**TASK GOAL**
Your answer should hold only the lines from the one with "Névoa na floresta" through the end of the records, repeated exactly and minus any pictures.

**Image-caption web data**
******************************

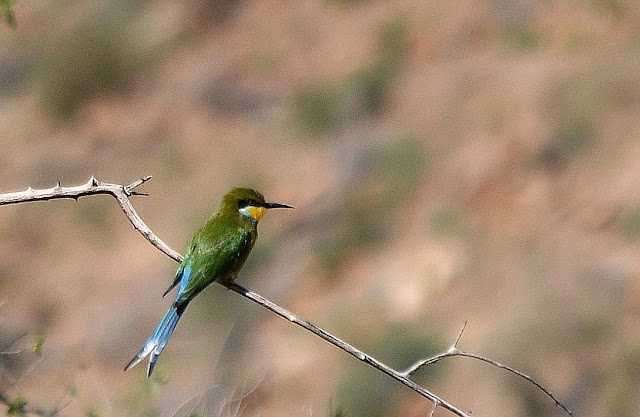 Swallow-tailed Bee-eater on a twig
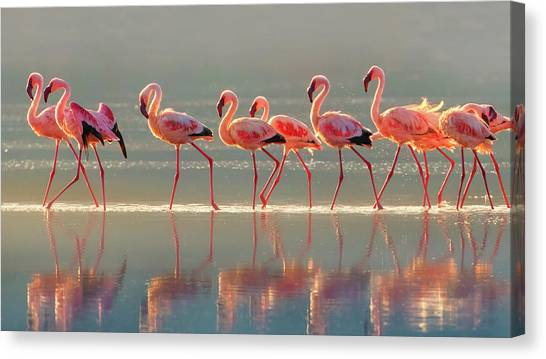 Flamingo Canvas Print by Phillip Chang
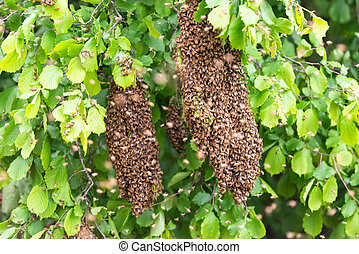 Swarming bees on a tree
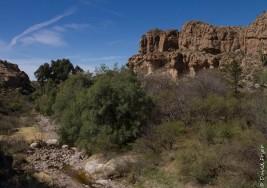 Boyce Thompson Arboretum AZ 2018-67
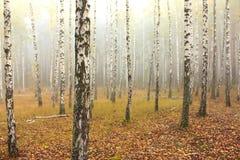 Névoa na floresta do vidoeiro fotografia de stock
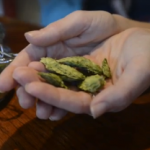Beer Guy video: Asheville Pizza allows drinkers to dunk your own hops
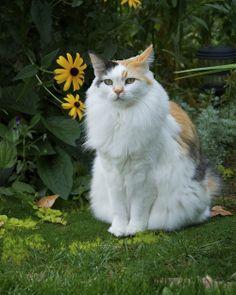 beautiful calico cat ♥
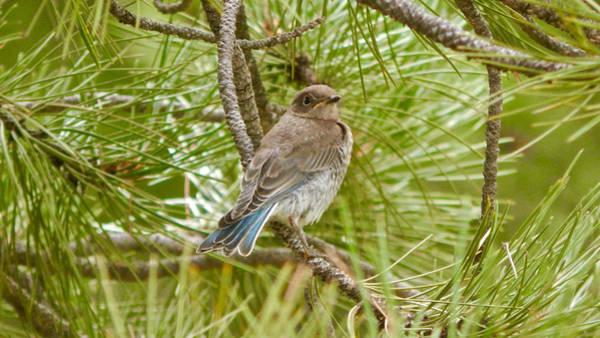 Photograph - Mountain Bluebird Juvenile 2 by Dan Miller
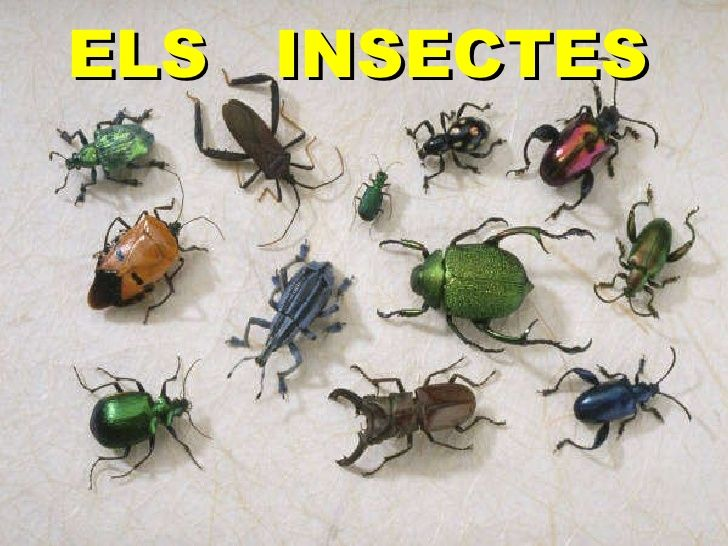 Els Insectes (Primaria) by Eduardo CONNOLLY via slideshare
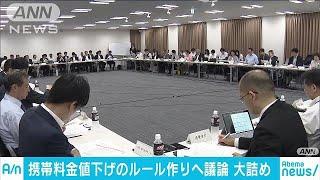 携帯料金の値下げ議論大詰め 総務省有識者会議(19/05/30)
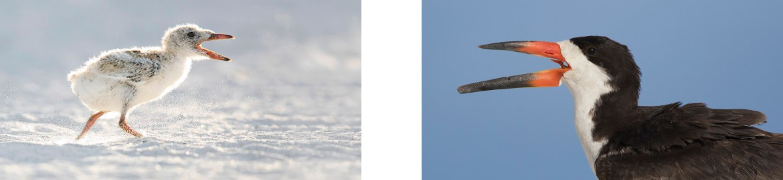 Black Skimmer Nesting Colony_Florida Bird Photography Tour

******************************

**SOLUTION FOR THIS TASK**
 Névoa na floresta do vidoeiro fotografia de stock
Beer Guy video: Asheville Pizza allows drinkers to dunk your own hops
 beautiful calico cat ♥
 Photograph - Mountain Bluebird Juvenile 2 by Dan Miller
 Els Insectes (Primaria) by Eduardo CONNOLLY via slideshare
 携帯料金の値下げ議論大詰め 総務省有識者会議(19/05/30)
 Black Skimmer Nesting Colony_Florida Bird Photography Tour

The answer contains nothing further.